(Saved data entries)
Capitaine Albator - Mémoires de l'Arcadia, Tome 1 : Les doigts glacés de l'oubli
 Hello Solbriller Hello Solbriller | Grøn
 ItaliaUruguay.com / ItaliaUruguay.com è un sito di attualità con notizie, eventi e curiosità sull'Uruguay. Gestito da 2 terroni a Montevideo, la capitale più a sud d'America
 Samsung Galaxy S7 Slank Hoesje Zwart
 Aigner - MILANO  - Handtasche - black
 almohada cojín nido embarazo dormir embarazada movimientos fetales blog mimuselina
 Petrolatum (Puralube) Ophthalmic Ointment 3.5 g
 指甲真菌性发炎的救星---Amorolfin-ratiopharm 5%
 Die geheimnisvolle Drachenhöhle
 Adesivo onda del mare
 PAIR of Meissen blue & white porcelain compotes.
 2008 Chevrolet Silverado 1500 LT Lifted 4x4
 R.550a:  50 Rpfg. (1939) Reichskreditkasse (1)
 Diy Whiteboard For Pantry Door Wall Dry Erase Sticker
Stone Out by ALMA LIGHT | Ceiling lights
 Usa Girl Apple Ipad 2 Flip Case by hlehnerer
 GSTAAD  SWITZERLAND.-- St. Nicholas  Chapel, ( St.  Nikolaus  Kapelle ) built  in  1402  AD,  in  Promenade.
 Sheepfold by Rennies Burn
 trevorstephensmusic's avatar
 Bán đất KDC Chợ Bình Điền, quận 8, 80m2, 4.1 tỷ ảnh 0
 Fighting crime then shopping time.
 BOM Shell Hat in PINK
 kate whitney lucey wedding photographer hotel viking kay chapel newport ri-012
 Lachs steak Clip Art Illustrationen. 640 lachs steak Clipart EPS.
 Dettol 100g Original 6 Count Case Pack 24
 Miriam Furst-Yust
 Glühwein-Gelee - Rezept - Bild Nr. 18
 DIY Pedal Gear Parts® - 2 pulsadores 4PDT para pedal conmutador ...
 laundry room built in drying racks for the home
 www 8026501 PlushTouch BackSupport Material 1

● ABOUT THIS TASK
Your answer should consist of the lines above that hold the word "built".

● ANSWER SECTION
 GSTAAD  SWITZERLAND.-- St. Nicholas  Chapel, ( St.  Nikolaus  Kapelle ) built  in  1402  AD,  in  Promenade.
 laundry room built in drying racks for the home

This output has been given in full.